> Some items

--- start ---

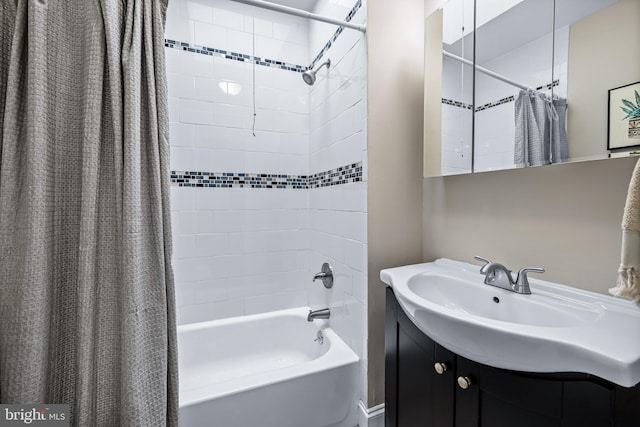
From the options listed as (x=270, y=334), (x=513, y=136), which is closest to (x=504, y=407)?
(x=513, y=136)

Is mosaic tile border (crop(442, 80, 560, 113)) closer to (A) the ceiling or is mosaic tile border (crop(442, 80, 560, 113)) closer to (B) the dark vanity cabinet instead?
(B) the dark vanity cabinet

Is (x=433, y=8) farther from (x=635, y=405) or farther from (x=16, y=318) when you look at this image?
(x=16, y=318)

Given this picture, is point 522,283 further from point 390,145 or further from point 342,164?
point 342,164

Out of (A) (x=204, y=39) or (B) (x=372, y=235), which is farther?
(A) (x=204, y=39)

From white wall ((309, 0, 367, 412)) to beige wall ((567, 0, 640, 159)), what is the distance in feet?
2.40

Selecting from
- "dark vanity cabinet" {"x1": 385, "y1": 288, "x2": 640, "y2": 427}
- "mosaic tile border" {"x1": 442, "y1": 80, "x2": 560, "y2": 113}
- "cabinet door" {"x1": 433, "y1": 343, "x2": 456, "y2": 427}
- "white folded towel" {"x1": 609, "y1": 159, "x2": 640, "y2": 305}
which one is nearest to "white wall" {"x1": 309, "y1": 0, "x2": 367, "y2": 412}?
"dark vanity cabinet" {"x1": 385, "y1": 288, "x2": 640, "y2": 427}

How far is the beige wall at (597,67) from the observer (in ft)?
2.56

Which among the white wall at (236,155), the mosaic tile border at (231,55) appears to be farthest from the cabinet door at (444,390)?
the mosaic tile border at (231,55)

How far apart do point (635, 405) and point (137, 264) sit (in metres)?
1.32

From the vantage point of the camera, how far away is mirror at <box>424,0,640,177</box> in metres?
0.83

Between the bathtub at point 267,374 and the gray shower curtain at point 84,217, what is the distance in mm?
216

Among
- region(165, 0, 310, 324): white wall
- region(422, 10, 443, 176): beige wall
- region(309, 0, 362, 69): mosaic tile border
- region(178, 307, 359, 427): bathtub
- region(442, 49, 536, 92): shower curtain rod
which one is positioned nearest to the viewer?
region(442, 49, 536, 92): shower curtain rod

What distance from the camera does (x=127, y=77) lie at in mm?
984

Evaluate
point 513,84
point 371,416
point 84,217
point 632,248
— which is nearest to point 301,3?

--- end ---

> Objective
Copy out all of the items above verbatim, leaving out the pictures.

> Solution
From the options listed as (x=270, y=334), (x=513, y=136), which is closest to (x=504, y=407)?
(x=513, y=136)

Is mosaic tile border (crop(442, 80, 560, 113)) closer to (A) the ceiling or is mosaic tile border (crop(442, 80, 560, 113)) closer to (B) the dark vanity cabinet instead?
(B) the dark vanity cabinet

Is (x=433, y=8) farther from (x=635, y=405) or farther from (x=16, y=318) when you look at this image?
(x=16, y=318)

Given this picture, is point 522,283 further from point 390,145 or further from point 342,164?
point 342,164

Out of (A) (x=204, y=39) or (B) (x=372, y=235), which is farther?
(A) (x=204, y=39)

From white wall ((309, 0, 367, 412)) to beige wall ((567, 0, 640, 159)), what is the distance in feet?
2.40

Selecting from
- "dark vanity cabinet" {"x1": 385, "y1": 288, "x2": 640, "y2": 427}
- "mosaic tile border" {"x1": 442, "y1": 80, "x2": 560, "y2": 113}
- "cabinet door" {"x1": 433, "y1": 343, "x2": 456, "y2": 427}
- "white folded towel" {"x1": 609, "y1": 159, "x2": 640, "y2": 305}
which one is nearest to "white wall" {"x1": 309, "y1": 0, "x2": 367, "y2": 412}?
"dark vanity cabinet" {"x1": 385, "y1": 288, "x2": 640, "y2": 427}

How far is the beige wall at (597,67) from the observer (in ft)?
2.56

Which among the white wall at (236,155), the mosaic tile border at (231,55) appears to be farthest from the cabinet door at (444,390)?
the mosaic tile border at (231,55)

How far apart do point (635, 405) and point (137, 264) sit (in metres)?
1.32

From the vantage point of the camera, how far away is mirror at <box>424,0,640,177</box> in metres?
0.83

Between the bathtub at point 267,374 and the gray shower curtain at point 84,217, what is the distance in mm?
216

Among
- region(165, 0, 310, 324): white wall
- region(422, 10, 443, 176): beige wall
- region(309, 0, 362, 69): mosaic tile border
- region(178, 307, 359, 427): bathtub
- region(442, 49, 536, 92): shower curtain rod
which one is positioned nearest to the viewer?
region(442, 49, 536, 92): shower curtain rod

What distance from the camera does (x=127, y=77) lie at in mm?
984

Evaluate
point 513,84
point 371,416
point 84,217
point 632,248
— which is nearest to point 301,3?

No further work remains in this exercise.